Owning your inference infrastructure makes compliance with these requirements more straightforward: you control the models, you control the data pipeline, you can document exactly how decisions are made, and you can implement the required human oversight mechanisms (like confirmation gates on financial operations).
Questions to Ask Your AI Vendor
Whether you’re evaluating a new tool or auditing your current one, here are five questions that reveal the architecture:
1. “Where is my data processed when the AI runs?” If the answer involves a third-party API (OpenAI, Google Cloud AI, Azure OpenAI, AWS Bedrock), your data leaves the product’s infrastructure. This isn’t inherently bad, but you should know.
2. “What happens if the AI provider has an outage?” If the answer is “AI features stop working,” the product is an API wrapper. If the answer is “core operations continue on our infrastructure, and complex reasoning degrades gracefully,” the product owns its inference pipeline.
3. “Is there a per-use limit on AI features?” If the answer involves “AI credits” or usage tiers, the product’s costs scale with API usage, and they’re passing that cost to you. Products with own infrastructure have fixed costs and don’t need usage limits.
4. “Can you tell me the physical location of the servers processing my data?” This should have a specific answer: a city, a datacenter provider, a region. “Our cloud provider’s European region” is less specific than “Hetzner datacenter in Falkenstein, Germany.”

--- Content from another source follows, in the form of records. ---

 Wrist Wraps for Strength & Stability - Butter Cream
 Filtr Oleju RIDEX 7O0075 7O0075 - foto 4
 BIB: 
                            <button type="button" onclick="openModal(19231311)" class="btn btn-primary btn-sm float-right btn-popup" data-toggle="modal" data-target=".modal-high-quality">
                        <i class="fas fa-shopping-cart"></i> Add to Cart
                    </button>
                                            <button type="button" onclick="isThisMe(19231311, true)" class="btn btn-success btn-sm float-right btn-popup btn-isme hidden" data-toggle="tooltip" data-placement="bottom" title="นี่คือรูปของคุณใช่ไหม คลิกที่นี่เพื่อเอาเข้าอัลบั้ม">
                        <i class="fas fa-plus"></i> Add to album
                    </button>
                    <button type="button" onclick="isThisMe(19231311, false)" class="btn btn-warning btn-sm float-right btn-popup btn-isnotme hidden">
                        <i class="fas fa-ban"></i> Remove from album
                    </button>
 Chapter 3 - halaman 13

5. “How do you handle model updates?” API-dependent products are at the mercy of provider model changes. If OpenAI deprecates a model version, the product must adapt. Products with own infrastructure control when and how models are updated, and can maintain older versions if stability is critical.
The Hybrid Approach
In practice, the best architecture in 2026 is hybrid. Not everything needs to run locally. Complex reasoning tasks — multi-step planning, nuanced conversational AI, novel problem-solving — still benefit from frontier models accessed via API. These interactions tend to involve less sensitive data (the user’s question, not the raw financial data) and can be designed to minimize data exposure.
High-volume, data-sensitive tasks — invoice OCR, bank transaction classification, document extraction, routine compliance checks — are better candidates for local inference. These tasks process the most sensitive data, happen the most frequently, and benefit the most from custom fine-tuning.

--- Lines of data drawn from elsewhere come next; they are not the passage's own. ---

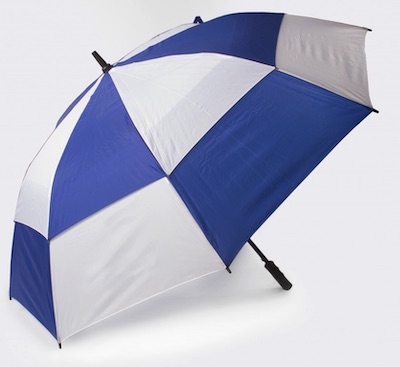 golf-umbrella.jpg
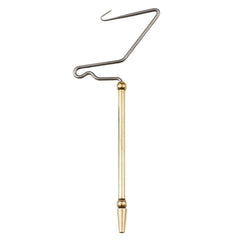 Dr. Slick whip finisher 6-inch model for larger flies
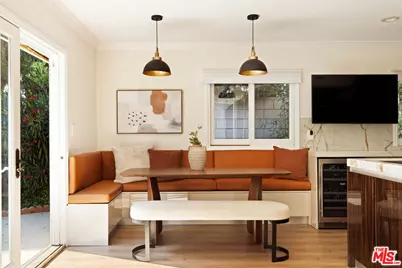 2103 N Hobart Blvd, Los Angeles, CA 90027 - Photo 17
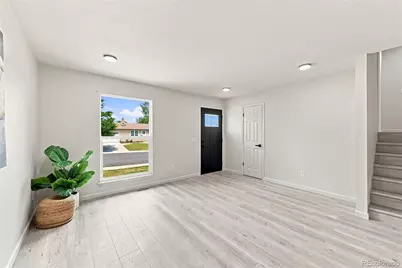 15340 E Iowa Place, Aurora, CO 80017 - Photo 4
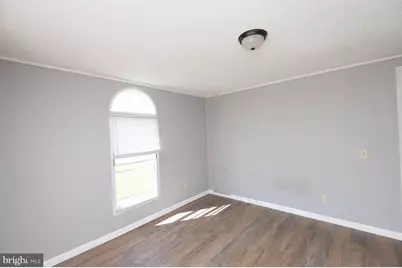 5936 Heritage Rd, East New Market, MD 21631 - Photo 9
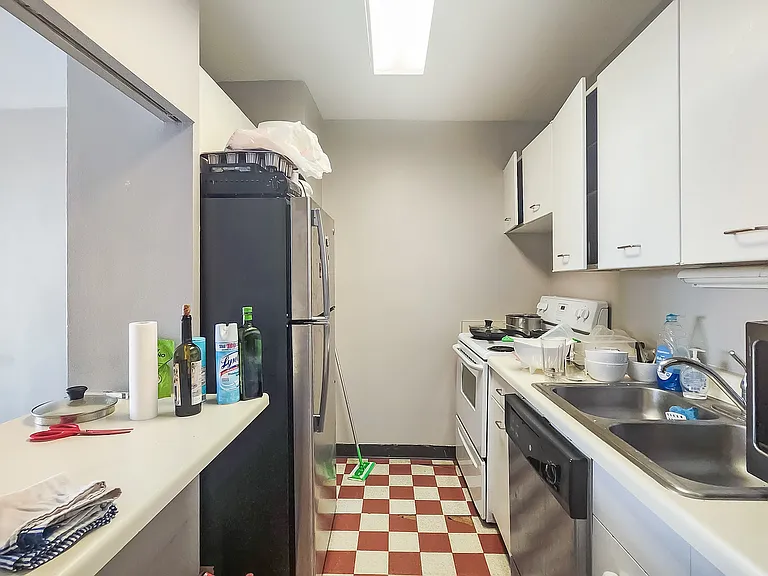 535 N Michigan Ave #2710 — Photo 5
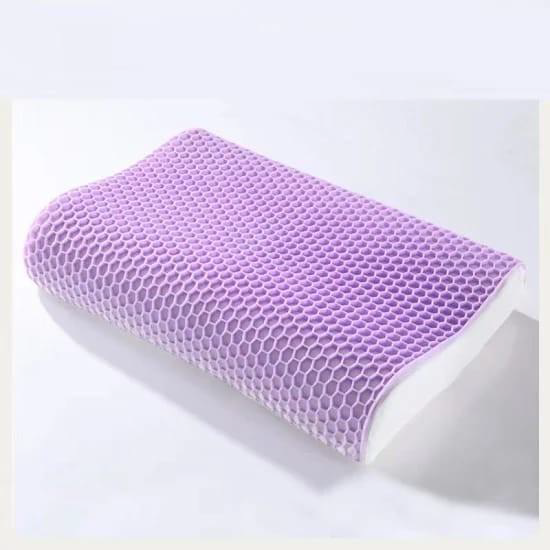 CoolGrid CerviCare Pillow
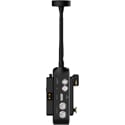 Product Image Thumbnail 5 of 5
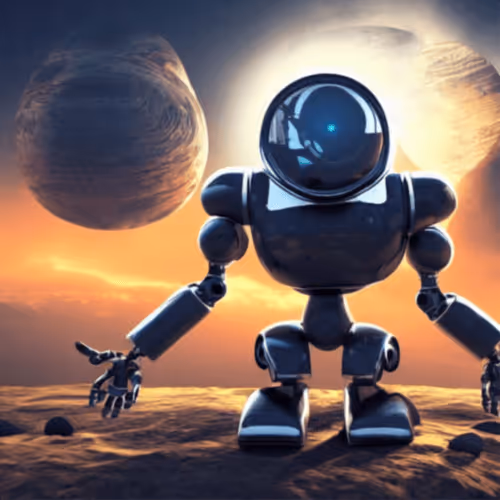 Item #73829250999961392307437430021721718694432516505361238155020607232896088932363 Media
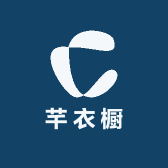 芊衣橱服饰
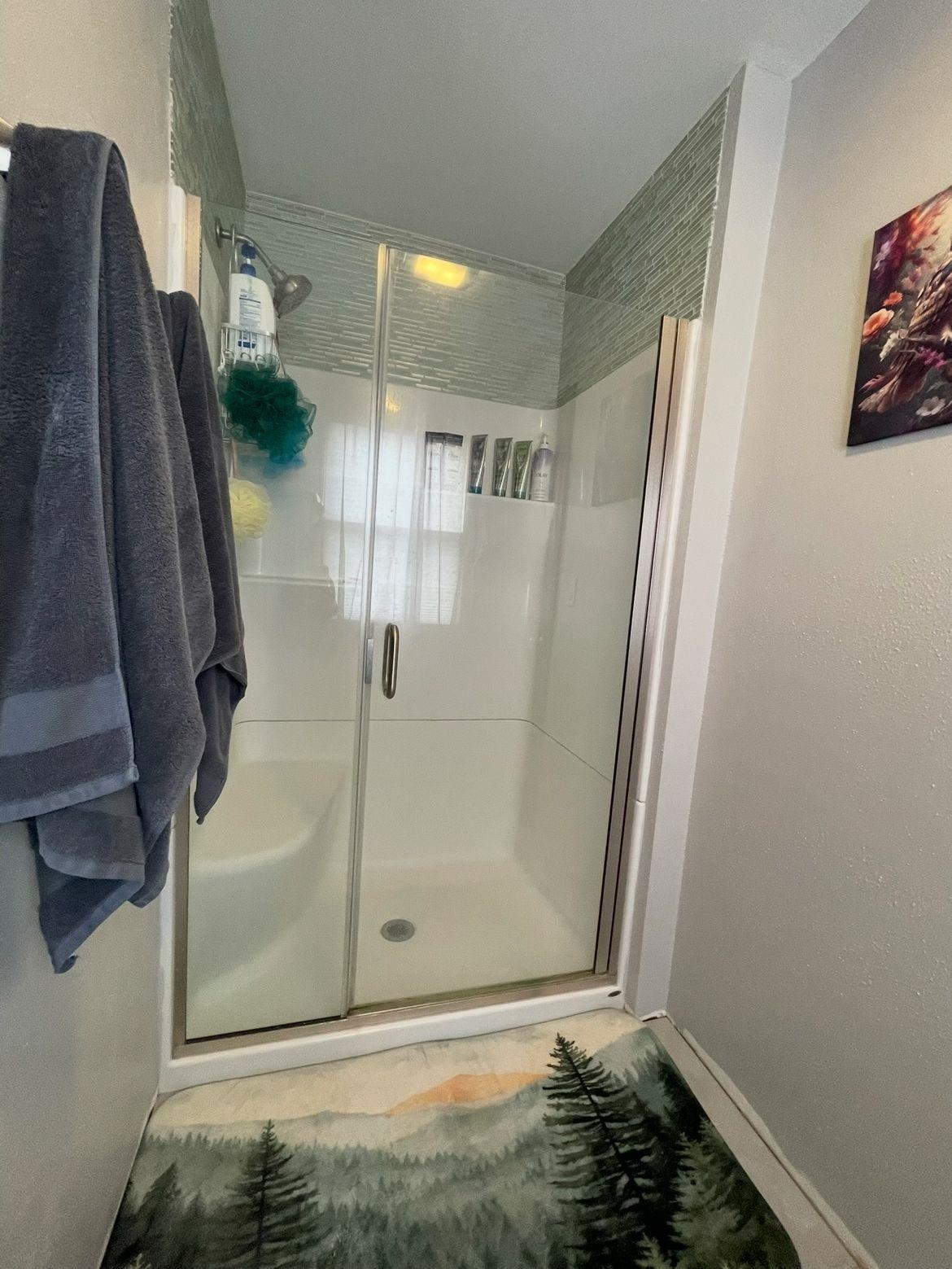 N2349 Overgaard Road Elroy, WI 53929 - Photo 18 of 36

The intelligent routing between these two layers — sending each task to the right model on the right infrastructure — is what separates a thoughtful architecture from a brute-force one.
What We’re Building
At Odiverse, we’re an NVIDIA Inception member building this hybrid architecture for business AI. Our agent, Odi, currently uses Anthropic’s Claude for conversational AI and complex reasoning, while preparing our own GPU infrastructure (NVIDIA B200s via vLLM) for high-volume inference tasks.

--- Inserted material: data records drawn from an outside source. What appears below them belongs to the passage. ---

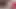 Stepsister kept screaming and stepbrother broke the seal of pussy stepbrother stepsister sex Hindi audio, xxx, cute girl nude, beautiful girl sex, porn, xnxx, mms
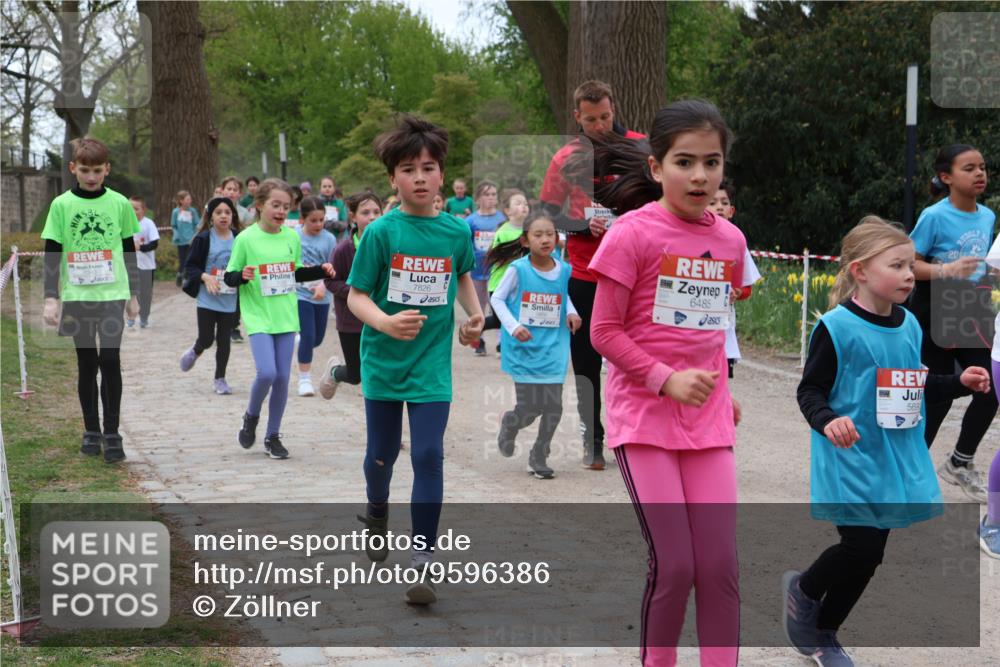 25.04.2026 - Das Zehntel Zöllner http://msf.ph/oto/9596386 25.04.2026 10:45:27 Laufen 1, 7826, 6485, 20, 569 meine-sportfotos.de
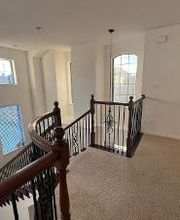 Bella Maison Carpet Cleaning & Restoration Services image 12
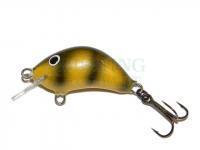 Lure Kenart Hunter 3cm YB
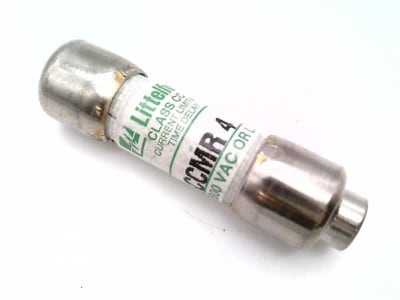 LITTELFUSE CCMR-004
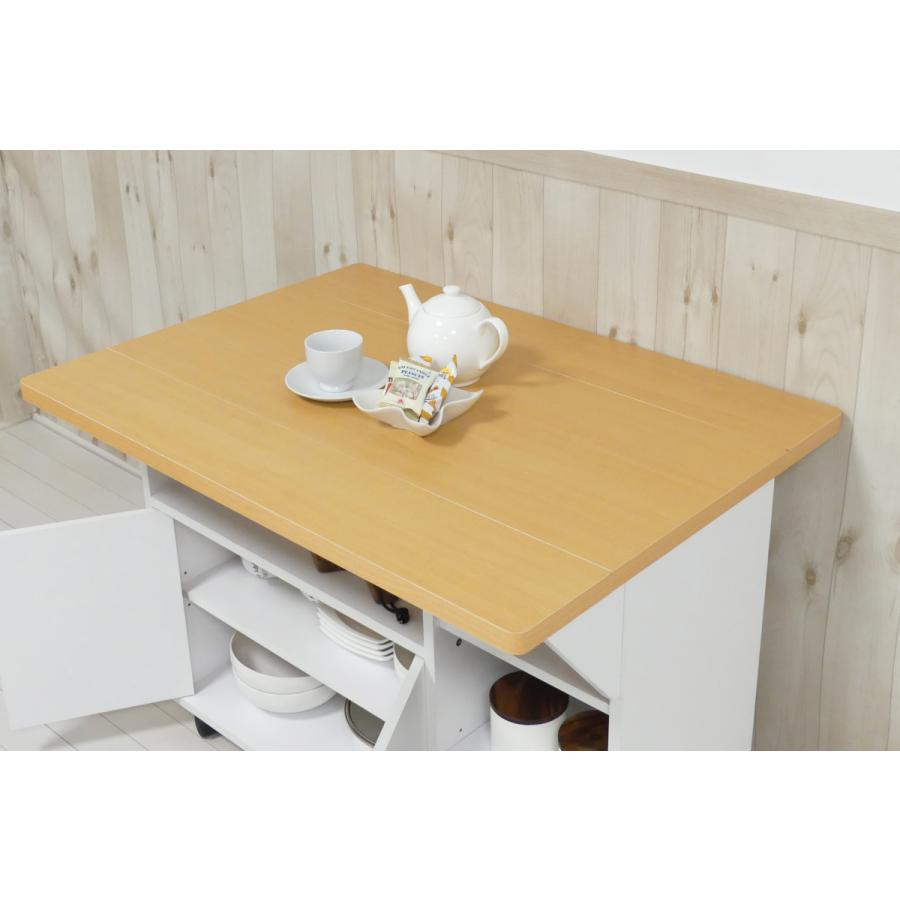 【新品・送料無料】【日本製】Ｎｅｗ両バタワゴン New両バタワゴン | 株式会社クロシオ｜クロシオ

Our servers are in Europe. Our data processing happens within the EU. Every write operation requires human confirmation. Every action has an immutable audit trail. And we’re building toward a future where the most data-sensitive operations — invoice OCR, bank reconciliation matching, payroll calculations — run entirely on our own GPUs, with zero external data transit.
This isn’t the cheapest architecture to build. But it’s the right one for a product that handles your business’s financial data. And as data sovereignty regulations tighten across Europe — and increasingly across the Americas and Asia — it’s the architecture that will age the best.
The question for any business evaluating AI tools in 2026 isn’t “does it have AI?” It’s “where does the AI run, who controls it, and where does my data go?”
If your vendor can’t answer those questions clearly, you might want to find one that can.